## Aim of the task
Give the lines again, unchanged, starting with the line containing "common name: impala" and ending with the last line of the data below.

====

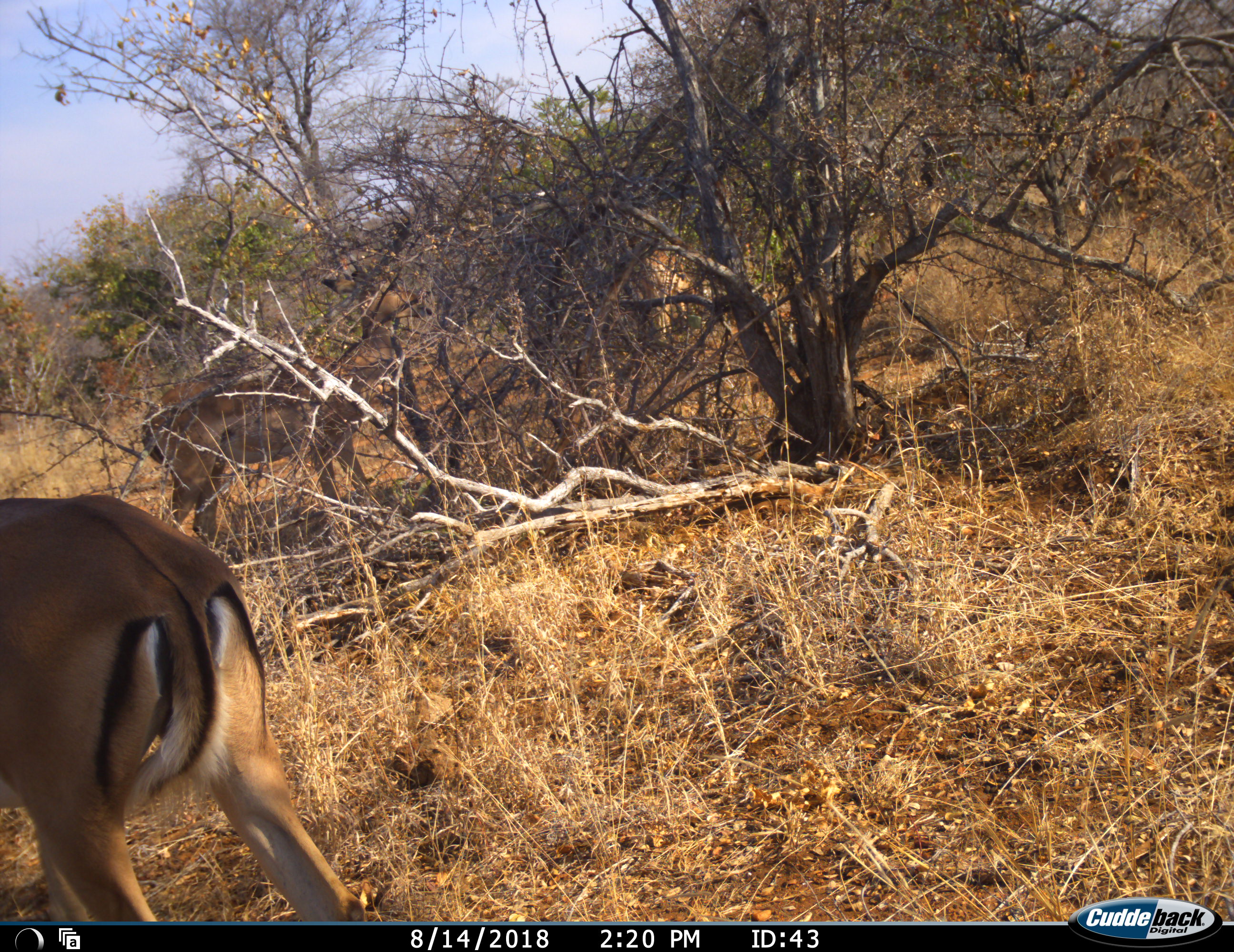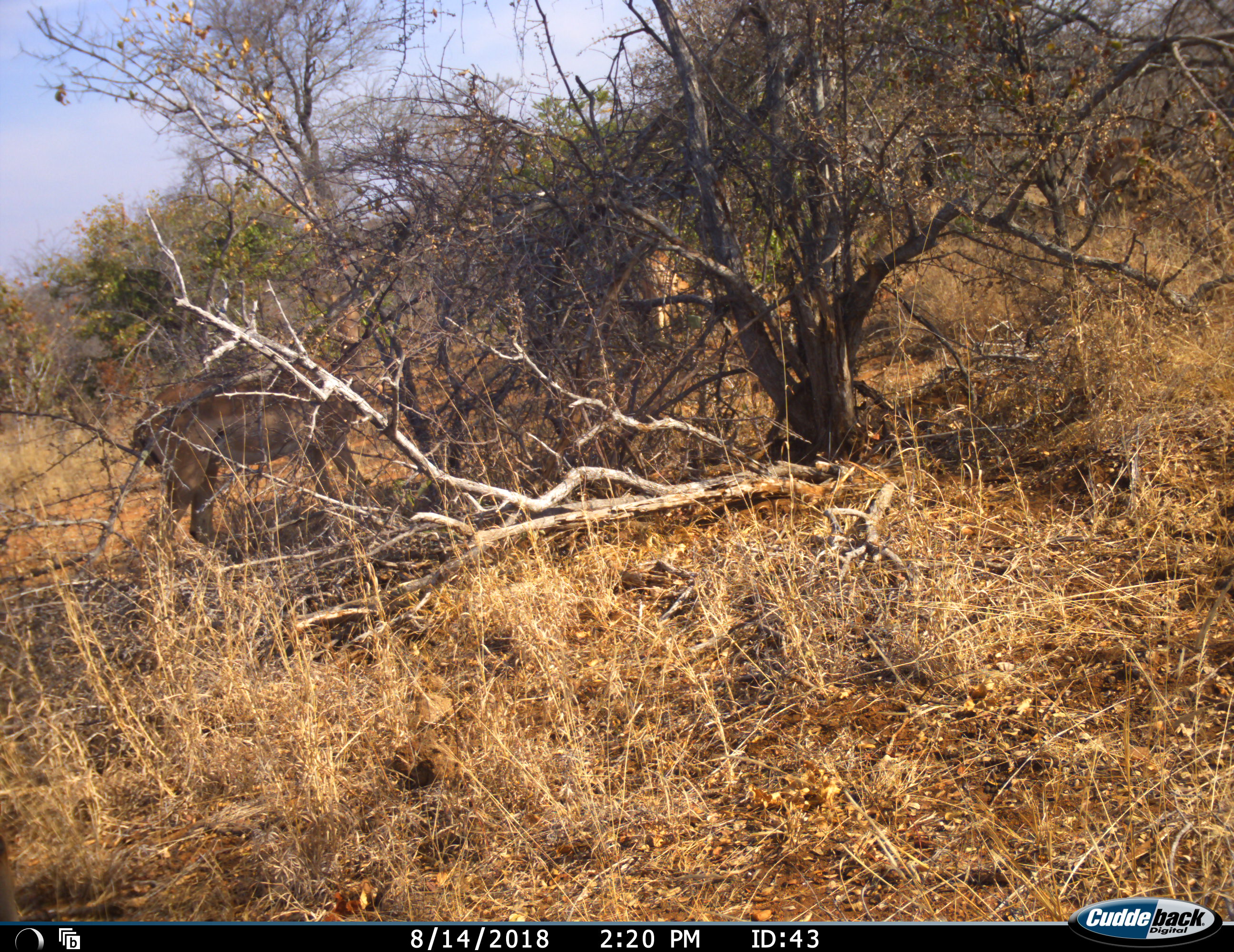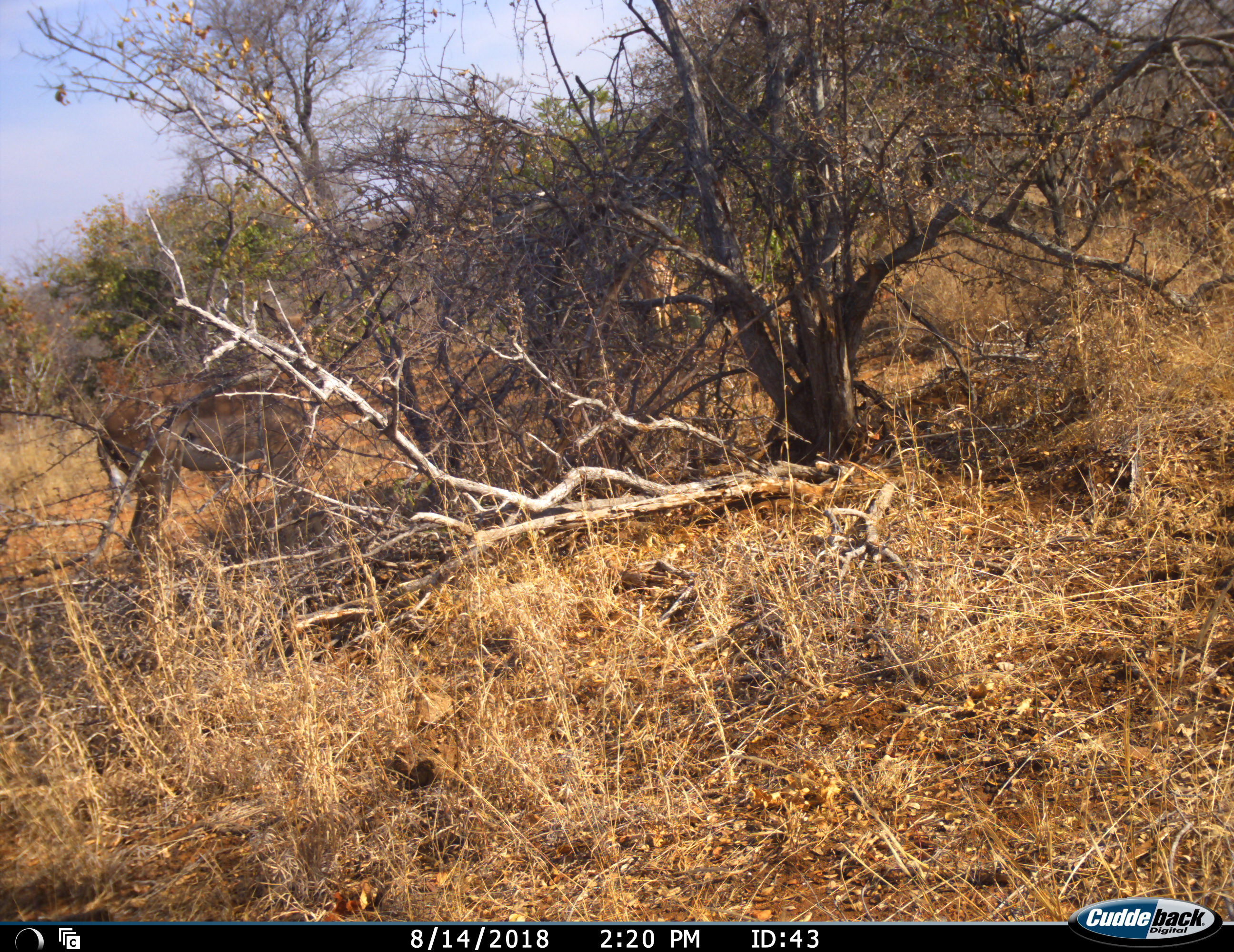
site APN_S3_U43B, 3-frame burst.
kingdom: Animalia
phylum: Chordata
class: Mammalia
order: Artiodactyla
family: Bovidae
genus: Aepyceros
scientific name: Aepyceros melampus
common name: impala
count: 5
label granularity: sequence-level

====

## Answer section
common name: impala
count: 5
label granularity: sequence-level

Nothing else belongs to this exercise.